## What is asked
Please express the data below as a JSON list of strings, with each line as its own string and blank lines left out.

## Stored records
----

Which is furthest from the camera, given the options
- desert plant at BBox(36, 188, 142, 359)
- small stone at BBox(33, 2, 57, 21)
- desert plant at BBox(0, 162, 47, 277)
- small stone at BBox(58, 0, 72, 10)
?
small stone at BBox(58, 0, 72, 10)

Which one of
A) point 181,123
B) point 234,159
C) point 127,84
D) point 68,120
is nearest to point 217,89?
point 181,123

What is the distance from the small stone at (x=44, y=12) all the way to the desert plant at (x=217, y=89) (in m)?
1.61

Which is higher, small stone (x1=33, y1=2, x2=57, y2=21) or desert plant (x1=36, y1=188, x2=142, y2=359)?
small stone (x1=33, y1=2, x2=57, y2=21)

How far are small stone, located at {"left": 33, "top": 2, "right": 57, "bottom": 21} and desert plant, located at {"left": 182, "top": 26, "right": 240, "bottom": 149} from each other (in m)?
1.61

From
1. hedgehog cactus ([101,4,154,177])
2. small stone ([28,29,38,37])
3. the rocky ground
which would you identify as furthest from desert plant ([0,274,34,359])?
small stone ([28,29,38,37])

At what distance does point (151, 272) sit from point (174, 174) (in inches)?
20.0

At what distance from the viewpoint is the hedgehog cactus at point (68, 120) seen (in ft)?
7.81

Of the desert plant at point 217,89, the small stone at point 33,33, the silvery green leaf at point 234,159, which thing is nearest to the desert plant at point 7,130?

----

## Solution for this task
[
  "Which is furthest from the camera, given the options",
  "- desert plant at BBox(36, 188, 142, 359)",
  "- small stone at BBox(33, 2, 57, 21)",
  "- desert plant at BBox(0, 162, 47, 277)",
  "- small stone at BBox(58, 0, 72, 10)",
  "?",
  "small stone at BBox(58, 0, 72, 10)",
  "Which one of",
  "A) point 181,123",
  "B) point 234,159",
  "C) point 127,84",
  "D) point 68,120",
  "is nearest to point 217,89?",
  "point 181,123",
  "What is the distance from the small stone at (x=44, y=12) all the way to the desert plant at (x=217, y=89) (in m)?",
  "1.61",
  "Which is higher, small stone (x1=33, y1=2, x2=57, y2=21) or desert plant (x1=36, y1=188, x2=142, y2=359)?",
  "small stone (x1=33, y1=2, x2=57, y2=21)",
  "How far are small stone, located at {\"left\": 33, \"top\": 2, \"right\": 57, \"bottom\": 21} and desert plant, located at {\"left\": 182, \"top\": 26, \"right\": 240, \"bottom\": 149} from each other (in m)?",
  "1.61",
  "From",
  "1. hedgehog cactus ([101,4,154,177])",
  "2. small stone ([28,29,38,37])",
  "3. the rocky ground",
  "which would you identify as furthest from desert plant ([0,274,34,359])?",
  "small stone ([28,29,38,37])",
  "At what distance does point (151, 272) sit from point (174, 174) (in inches)?",
  "20.0",
  "At what distance from the viewpoint is the hedgehog cactus at point (68, 120) seen (in ft)?",
  "7.81",
  "Of the desert plant at point 217,89, the small stone at point 33,33, the silvery green leaf at point 234,159, which thing is nearest to the desert plant at point 7,130?"
]